# Help!



## Guest (Jun 25, 2003)

I have a laptop. But I can't boot into Windows. So, I wanted to back everything up on another computer on my network. The only probablem is I can't figure out how to bootup and get network support. I want ot be able to bootup in DOS and be able to connect to my XP Pro desktop computers C drive (already shared). How can I do this using floppys? Just in case this helps. I have a LinkSys EtherFast 10/100 Intergrated PC Card. Its model number is: PCM100.

Thanks in advance,

HexStar


----------



## Jedi_Master (Mar 13, 2002)

Howdy there HexStar...

If the laptop is fat32 try going here , and see if will find the card and create the disk...


----------



## Guest (Jun 26, 2003)

Thanks, but I already tried that app. Didn't work...

Thanks anyways,

HexStar


----------



## Jedi_Master (Mar 13, 2002)

HMMM...

Do you have Symantec Ghost installed, and which version ?

Because you can create a network boot disk with it to map drives...


----------



## Guest (Jun 26, 2003)

Well, let's say I did, and I had the newst version, how would I do this (make the floppy)? And would the floppy work on a computer that didn't have Norton Ghost and would just boot to DOS?

HexStar


----------



## Guest (Jun 26, 2003)

OK, I just checked and I have Norton Ghost 7, now what?

HexStar


----------



## Jedi_Master (Mar 13, 2002)

Ok... it looks like you have the Enterprise version of Ghost 2002...
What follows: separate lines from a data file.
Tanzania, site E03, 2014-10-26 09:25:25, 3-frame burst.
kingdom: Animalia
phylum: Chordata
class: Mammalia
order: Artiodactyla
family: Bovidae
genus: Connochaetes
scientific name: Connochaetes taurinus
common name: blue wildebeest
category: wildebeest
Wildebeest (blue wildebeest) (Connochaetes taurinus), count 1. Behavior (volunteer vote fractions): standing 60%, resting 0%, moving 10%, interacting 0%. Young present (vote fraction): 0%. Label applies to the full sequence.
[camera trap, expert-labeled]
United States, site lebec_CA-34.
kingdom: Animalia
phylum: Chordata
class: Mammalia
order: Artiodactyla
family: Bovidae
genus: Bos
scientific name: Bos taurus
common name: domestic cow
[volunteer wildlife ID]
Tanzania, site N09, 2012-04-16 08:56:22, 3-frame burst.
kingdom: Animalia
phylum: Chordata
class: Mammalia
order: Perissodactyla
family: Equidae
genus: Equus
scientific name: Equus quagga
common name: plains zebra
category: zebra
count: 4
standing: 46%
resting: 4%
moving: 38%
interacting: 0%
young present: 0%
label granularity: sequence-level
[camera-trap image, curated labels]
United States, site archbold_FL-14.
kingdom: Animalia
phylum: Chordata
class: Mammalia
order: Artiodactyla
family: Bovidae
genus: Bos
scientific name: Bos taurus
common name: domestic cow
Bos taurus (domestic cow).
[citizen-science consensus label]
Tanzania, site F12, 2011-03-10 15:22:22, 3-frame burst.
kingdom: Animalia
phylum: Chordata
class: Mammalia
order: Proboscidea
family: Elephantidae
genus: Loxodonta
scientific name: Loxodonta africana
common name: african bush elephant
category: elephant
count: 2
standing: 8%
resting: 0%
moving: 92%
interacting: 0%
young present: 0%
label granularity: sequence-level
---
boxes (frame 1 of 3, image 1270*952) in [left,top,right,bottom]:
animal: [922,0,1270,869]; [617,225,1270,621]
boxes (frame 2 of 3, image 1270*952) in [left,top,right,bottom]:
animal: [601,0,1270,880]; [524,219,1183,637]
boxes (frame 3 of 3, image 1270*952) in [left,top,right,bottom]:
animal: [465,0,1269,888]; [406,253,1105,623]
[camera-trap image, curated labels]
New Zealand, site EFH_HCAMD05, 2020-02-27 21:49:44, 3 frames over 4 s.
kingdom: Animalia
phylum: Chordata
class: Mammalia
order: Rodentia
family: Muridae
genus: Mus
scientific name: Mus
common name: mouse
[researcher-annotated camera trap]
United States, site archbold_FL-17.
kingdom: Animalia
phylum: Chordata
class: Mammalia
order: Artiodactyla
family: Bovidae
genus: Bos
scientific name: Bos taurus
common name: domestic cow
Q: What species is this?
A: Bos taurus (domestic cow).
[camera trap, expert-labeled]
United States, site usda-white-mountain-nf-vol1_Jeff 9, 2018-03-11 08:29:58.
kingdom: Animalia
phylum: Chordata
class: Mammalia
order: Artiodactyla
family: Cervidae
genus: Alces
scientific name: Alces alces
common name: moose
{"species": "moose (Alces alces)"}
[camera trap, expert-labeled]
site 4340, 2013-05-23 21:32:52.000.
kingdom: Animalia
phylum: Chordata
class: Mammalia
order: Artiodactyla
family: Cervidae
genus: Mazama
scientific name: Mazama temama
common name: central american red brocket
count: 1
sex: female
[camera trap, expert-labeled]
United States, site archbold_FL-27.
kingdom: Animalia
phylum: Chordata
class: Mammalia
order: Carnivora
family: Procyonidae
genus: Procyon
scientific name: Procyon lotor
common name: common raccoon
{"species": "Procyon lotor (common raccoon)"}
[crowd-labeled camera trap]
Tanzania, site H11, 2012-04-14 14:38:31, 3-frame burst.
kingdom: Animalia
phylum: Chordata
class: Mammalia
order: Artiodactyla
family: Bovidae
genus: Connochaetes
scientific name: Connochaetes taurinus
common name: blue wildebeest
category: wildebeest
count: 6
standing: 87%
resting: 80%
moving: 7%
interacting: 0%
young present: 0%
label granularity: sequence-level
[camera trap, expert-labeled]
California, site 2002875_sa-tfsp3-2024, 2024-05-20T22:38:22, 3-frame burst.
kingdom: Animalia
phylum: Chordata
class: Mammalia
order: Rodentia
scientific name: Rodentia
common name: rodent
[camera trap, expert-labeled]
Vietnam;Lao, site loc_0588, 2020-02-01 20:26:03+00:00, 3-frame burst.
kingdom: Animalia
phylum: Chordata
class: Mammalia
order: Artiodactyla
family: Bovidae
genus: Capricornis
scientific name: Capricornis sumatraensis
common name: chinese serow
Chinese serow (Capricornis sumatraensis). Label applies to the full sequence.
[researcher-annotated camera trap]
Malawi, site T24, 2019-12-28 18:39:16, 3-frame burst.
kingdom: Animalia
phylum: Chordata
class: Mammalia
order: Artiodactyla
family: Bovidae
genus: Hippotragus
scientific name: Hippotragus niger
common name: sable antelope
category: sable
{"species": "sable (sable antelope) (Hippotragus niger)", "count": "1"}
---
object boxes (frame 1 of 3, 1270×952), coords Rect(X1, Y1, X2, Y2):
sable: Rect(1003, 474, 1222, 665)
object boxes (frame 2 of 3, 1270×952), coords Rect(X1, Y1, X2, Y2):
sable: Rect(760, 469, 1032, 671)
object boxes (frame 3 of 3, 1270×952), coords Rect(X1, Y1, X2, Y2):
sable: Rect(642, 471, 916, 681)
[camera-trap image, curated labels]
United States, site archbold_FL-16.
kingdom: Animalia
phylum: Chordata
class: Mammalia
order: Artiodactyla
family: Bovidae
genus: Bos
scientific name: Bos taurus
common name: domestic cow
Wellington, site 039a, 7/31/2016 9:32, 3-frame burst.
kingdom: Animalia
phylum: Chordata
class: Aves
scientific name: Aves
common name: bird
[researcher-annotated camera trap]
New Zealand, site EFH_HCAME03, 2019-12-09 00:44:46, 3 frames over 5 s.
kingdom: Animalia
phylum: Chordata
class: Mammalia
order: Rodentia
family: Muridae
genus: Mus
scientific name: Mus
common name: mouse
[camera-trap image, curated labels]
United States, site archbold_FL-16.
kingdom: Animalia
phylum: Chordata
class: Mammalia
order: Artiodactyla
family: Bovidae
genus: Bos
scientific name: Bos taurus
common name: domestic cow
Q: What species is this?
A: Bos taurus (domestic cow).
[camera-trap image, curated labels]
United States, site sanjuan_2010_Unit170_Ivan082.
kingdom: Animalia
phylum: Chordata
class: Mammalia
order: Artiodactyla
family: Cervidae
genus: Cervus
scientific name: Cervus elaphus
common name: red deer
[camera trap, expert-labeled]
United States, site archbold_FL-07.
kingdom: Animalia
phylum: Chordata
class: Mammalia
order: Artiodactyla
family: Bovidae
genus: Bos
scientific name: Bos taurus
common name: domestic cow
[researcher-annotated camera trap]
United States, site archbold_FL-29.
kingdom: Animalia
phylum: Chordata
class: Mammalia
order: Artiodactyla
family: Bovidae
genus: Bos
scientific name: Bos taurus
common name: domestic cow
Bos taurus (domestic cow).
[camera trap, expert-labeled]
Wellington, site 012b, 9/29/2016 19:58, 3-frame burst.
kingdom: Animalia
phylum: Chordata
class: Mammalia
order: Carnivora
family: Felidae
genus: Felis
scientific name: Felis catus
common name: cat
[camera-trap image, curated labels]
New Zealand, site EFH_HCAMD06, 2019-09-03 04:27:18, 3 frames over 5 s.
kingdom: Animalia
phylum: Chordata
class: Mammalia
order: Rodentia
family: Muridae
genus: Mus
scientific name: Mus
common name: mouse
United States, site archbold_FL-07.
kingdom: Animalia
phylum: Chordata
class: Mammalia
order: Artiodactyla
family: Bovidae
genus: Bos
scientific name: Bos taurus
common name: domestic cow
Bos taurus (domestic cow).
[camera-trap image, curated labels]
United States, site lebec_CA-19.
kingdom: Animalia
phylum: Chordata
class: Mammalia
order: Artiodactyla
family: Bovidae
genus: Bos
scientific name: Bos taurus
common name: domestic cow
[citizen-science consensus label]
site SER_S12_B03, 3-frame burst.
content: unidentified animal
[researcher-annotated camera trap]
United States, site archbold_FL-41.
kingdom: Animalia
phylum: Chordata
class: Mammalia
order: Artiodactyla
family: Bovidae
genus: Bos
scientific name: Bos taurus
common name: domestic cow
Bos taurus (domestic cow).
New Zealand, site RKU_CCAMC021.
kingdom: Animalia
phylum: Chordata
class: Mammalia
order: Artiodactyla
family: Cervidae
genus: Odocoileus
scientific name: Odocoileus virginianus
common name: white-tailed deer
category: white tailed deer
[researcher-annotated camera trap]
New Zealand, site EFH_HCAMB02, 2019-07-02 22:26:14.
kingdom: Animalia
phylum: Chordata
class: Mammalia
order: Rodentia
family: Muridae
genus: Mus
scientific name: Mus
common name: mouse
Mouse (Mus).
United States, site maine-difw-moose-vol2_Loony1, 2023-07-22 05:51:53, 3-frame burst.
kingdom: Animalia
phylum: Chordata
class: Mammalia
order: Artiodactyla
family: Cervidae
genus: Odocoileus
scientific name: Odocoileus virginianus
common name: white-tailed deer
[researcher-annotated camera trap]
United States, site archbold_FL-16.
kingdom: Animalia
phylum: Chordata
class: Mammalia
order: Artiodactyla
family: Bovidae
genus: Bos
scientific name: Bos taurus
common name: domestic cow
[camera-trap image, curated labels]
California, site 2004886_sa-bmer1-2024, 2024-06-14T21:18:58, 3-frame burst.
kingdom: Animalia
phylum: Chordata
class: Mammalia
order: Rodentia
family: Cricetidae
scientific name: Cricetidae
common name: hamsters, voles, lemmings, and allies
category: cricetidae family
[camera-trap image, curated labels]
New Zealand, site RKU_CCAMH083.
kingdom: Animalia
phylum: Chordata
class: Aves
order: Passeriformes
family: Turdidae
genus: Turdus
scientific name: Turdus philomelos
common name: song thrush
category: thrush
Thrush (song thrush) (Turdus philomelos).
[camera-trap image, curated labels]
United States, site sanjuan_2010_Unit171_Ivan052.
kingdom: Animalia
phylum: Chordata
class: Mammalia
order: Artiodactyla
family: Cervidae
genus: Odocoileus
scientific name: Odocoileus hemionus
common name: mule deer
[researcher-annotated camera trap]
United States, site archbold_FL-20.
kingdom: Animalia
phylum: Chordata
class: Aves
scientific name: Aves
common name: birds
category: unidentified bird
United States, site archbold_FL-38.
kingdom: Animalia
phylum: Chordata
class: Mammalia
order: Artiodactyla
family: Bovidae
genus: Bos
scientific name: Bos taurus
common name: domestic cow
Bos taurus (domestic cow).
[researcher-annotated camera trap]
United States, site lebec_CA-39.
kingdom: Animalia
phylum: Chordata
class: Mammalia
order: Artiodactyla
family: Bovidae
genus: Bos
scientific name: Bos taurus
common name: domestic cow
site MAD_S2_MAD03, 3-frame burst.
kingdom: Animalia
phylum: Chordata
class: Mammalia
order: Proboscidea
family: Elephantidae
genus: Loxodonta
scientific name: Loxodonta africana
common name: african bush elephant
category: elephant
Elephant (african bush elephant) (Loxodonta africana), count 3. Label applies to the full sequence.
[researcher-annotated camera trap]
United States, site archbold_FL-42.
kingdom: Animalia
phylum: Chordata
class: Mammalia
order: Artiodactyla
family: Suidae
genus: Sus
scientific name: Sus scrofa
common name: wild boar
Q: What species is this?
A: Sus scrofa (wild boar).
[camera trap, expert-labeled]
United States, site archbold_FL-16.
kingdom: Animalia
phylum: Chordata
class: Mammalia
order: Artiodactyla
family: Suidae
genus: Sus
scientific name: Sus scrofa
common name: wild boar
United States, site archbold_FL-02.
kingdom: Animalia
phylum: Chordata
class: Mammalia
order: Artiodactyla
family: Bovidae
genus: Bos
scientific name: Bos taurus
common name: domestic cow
You should be abled to do it with 7.0, in the Symantech\ghost folder, there should be an executible called Bootdisk.exe, double click on it, and choose Network Boot disk, or Network Boot disk with drive mapping ( not sure if it is supported in 7.0 but is in 7.5 ), now you will probably have to go here and download the drivers ( if you don't allready have them ), and what you really need is the NDIS2 drivers, if you don't see the Linksys drivers in the choices, click on ADD...


----------



## Guest (Jun 27, 2003)

OK, thanks. I'll try this out.

HexStar


----------



## Guest (Jun 27, 2003)

Looks good. I am booting with USB support instead cuz it's easier to backup to a USB drive then mess with network config. Thanks alot! Now I may be able to do this backup.

HexStar


----------



## Guest (Jun 27, 2003)

OK, so the floppy boots but it only allows ghosting to a usb drive... Is there an app I can use out there that'll allow me to boot with USB support?

HexStar


----------